§ Ketentuan Tugas A:
Tentukan apakah setiap pernyataan berikut sesuai dengan teks tentang batubara. Jawab ya atau tidak, lalu kutip kata-kata teks yang menentukannya. (i) Produksi batubara Indonesia pada tahun 1995 mencapai 44 juta ton. (ii) Dari konsumsi dalam negeri, 30 % digunakan untuk pembangkit listrik. (iii) Carboniferous Period berlangsung antara 360 juta sampai 290 juta tahun yang lalu.

BAB
I
PENDAHULUAN
1.1
Latar Belakang
Batubara
merupakan hasil dari akumulasi tumbuh-tumbuhan pada kondisi lingkungan
pengendapan tertentu. Akumulasi tersebut telah dikenai pengaruh-pengaruh syn-sedimentary
dan post-sedimentary. Akibat pengaruh-pengaruh tersebut dihasilkanlah batubara
dengan tingkat (rank) dan kerumitan struktur yang bervariasi.
Batubara
adalah batuan sedimen yang dapat terbakar, terbentuk dari endapan organik,
utamanya adalah sisa-sisa tumbuhan dan terbentuk melalui proses pembatubaraan.
Potensi batubara Indonesia masih memungkinkan untuk lebih ditingkatkan lagi
dengan memberikan prioritas yang lebih besar pada pengembangan dan
pemanfaatannya untuk meningkatkan peranan batubara.
Di
Indonesia, endapan batubara yang bernilai ekonomis terdapat di cekungan
Tersier, yang terletak di bagian barat Paparan Sunda (termasuk Pulau Sumatera
dan Kalimantan), pada umumnya endapan batubara ekonomis tersebut dapat
dikelompokkan sebagai batubara berumur Eosen atau sekitar Tersier Bawah,
kira-kira 45 juta tahun yang lalu dan Miosen atau sekitar Tersier Atas,
kira-kira 20 juta tahun yang lalu menurut Skala waktu geologi.
Di
Indonesia produksi batubara pada tahun 1995 mencapai sebesar 44 juta ton.
Sekitar 33 juta ton dieksport dan sisanya sebesar 11 juta ton untuk konsumsi
dalam negeri. Dari jumlah 11 juta ton tersebut 60 % atau sekitar 6.5 juta ton
digunakan untuk pembangkit listrik, 30 % untuk industri semen dan sisanya
digunakan untuk rumah tangga dan industri kecil.
1.2Tujuan
Tujuan menyusun makalah ini ialah
:
1.
Mengetahui asal-usul
(Ganesa) dari Batubara
2.
Mengertahui Proses
Pembentukan Batubara
1.3Perumusan
Masalah
Berdasarkan
uraian di atas, maka kegiatan difokuskan pada :
1.
Darimana batubara berasal
2. Bagaimana proses terbentuknya batubara
BAB
II
PEMBAHASAN
1.
GANESA BATUBARA
Pembentukan batubara dimulai sejak Carboniferous Period (Periode
Pembentukan Karbon atau Batu Bara) – dikenal sebagai zaman batu bara pertama –
yang berlangsung antara 360 juta sampai 290 juta tahun yang lalu. Mutu dari setiap
endapan batu bara ditentukan oleh suhu dan tekanan serta lama waktu
pembentukan, yang disebut sebagai ‘maturitas organik’. Proses awalnya gambut
berubah menjadi lignite (batu bara muda) atau ‘brown coal (batu bara coklat)’ –
Ini adalah batu bara dengan jenis maturitas organik rendah. Dibandingkan dengan
batu bara jenis lainnya, batu bara muda agak lembut dan warnanya bervariasi
dari hitam pekat sampai kecoklat-coklatan.

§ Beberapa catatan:
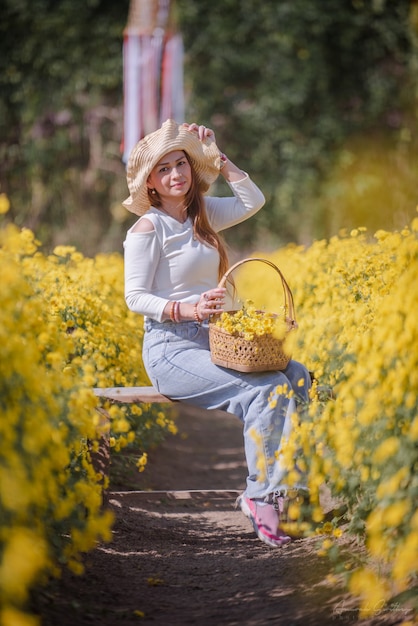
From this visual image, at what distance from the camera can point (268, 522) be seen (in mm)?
3035

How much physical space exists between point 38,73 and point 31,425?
10080 millimetres

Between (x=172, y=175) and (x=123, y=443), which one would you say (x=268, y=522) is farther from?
(x=172, y=175)

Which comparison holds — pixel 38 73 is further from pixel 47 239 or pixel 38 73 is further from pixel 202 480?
pixel 202 480

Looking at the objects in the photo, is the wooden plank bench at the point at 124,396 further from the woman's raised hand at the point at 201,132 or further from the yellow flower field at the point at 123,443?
the woman's raised hand at the point at 201,132

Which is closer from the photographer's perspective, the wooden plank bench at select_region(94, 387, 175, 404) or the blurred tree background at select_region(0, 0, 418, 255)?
the wooden plank bench at select_region(94, 387, 175, 404)

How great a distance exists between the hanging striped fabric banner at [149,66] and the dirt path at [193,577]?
6016mm

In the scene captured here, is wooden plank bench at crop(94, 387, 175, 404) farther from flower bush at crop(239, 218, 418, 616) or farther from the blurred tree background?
the blurred tree background

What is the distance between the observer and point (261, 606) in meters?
2.49

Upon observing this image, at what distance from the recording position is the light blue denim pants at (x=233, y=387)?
9.78ft

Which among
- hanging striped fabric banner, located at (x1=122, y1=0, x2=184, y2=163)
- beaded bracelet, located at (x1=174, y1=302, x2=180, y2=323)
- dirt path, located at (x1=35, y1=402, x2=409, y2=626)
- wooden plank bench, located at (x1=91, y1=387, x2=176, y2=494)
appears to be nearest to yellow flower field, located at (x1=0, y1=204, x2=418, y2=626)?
dirt path, located at (x1=35, y1=402, x2=409, y2=626)

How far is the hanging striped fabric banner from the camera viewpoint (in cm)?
929

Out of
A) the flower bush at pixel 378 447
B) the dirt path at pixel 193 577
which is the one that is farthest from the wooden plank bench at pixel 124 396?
the flower bush at pixel 378 447

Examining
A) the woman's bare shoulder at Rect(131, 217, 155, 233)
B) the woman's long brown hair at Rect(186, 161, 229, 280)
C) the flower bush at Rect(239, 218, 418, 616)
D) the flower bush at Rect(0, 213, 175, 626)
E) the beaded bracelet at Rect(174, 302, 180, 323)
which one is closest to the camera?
the flower bush at Rect(0, 213, 175, 626)

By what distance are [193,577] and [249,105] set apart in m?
9.30
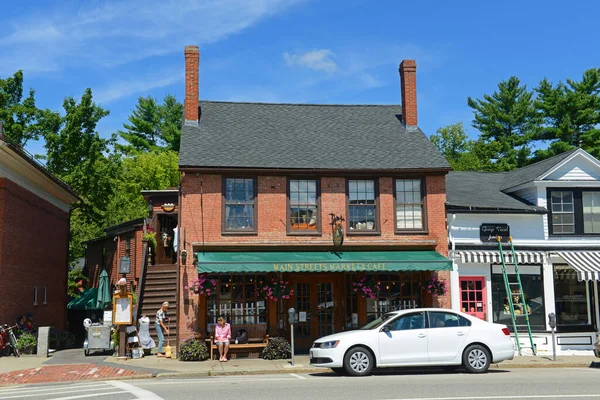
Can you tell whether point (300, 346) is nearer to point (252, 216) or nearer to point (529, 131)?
point (252, 216)

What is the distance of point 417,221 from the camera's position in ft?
68.7

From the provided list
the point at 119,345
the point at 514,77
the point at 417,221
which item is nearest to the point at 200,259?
the point at 119,345

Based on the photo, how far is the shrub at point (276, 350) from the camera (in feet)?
61.3

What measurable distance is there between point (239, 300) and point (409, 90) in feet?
31.9

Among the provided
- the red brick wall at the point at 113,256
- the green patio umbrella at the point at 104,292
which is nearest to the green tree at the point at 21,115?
the red brick wall at the point at 113,256

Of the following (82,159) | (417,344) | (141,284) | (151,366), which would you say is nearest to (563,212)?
(417,344)

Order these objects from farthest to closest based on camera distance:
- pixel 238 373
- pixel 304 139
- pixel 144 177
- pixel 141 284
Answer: pixel 144 177
pixel 141 284
pixel 304 139
pixel 238 373

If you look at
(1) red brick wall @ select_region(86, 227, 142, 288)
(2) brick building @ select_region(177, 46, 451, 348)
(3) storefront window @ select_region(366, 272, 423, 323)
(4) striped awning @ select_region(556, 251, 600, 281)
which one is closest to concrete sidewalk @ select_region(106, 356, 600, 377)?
(2) brick building @ select_region(177, 46, 451, 348)

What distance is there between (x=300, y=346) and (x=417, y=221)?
5.61 m

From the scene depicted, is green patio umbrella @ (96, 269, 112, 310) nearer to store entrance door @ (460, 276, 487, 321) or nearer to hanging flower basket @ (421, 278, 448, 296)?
hanging flower basket @ (421, 278, 448, 296)

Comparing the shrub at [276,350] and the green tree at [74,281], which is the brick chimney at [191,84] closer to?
the shrub at [276,350]

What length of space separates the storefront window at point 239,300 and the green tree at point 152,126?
36.2m

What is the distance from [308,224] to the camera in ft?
67.2

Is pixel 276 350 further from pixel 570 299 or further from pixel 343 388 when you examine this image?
pixel 570 299
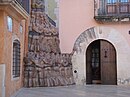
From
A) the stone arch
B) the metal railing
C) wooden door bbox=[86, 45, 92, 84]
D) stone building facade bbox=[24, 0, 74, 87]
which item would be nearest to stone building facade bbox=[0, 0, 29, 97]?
stone building facade bbox=[24, 0, 74, 87]

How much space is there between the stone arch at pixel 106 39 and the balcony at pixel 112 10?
0.67 m

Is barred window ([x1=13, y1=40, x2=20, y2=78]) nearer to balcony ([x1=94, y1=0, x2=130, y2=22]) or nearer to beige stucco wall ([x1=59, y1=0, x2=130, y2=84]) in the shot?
beige stucco wall ([x1=59, y1=0, x2=130, y2=84])

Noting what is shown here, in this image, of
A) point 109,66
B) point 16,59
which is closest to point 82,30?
point 109,66

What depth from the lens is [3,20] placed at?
27.4 feet

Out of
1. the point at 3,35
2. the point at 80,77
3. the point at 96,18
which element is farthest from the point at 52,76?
the point at 3,35

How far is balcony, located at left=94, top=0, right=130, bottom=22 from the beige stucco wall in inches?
13.2

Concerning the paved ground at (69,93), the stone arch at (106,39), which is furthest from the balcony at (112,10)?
the paved ground at (69,93)

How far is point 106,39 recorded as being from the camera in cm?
1466

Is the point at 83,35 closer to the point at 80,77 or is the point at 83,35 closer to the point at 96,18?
the point at 96,18

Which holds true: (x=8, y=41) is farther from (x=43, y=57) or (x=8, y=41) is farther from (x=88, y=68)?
(x=88, y=68)

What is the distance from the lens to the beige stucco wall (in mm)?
14547

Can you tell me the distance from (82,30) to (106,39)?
4.80 feet

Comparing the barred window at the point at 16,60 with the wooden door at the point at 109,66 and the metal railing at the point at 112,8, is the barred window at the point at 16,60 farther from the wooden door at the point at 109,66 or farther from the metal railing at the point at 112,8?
the metal railing at the point at 112,8

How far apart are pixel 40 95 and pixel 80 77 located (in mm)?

§ Ketentuan Tugas B:
Tulis ulang catatan di atas, mulai dari awal catatan dan berakhir pada baris yang memuat "10080 millimetres". Ganti "camera" dengan "lens", biarkan bagian lain tetap sama, dan jangan sertakan gambarnya.

§ Jawaban Benar A:
(i) Ya: "Indonesia produksi batubara pada tahun 1995 mencapai sebesar 44 juta ton"
(ii) Tidak: "30 % untuk industri semen"
(iii) Ya: "yang berlangsung antara 360 juta sampai 290 juta tahun yang lalu"

§ Jawaban Benar B:
From this visual image, at what distance from the lens can point (268, 522) be seen (in mm)?
3035

How much physical space exists between point 38,73 and point 31,425?
10080 millimetres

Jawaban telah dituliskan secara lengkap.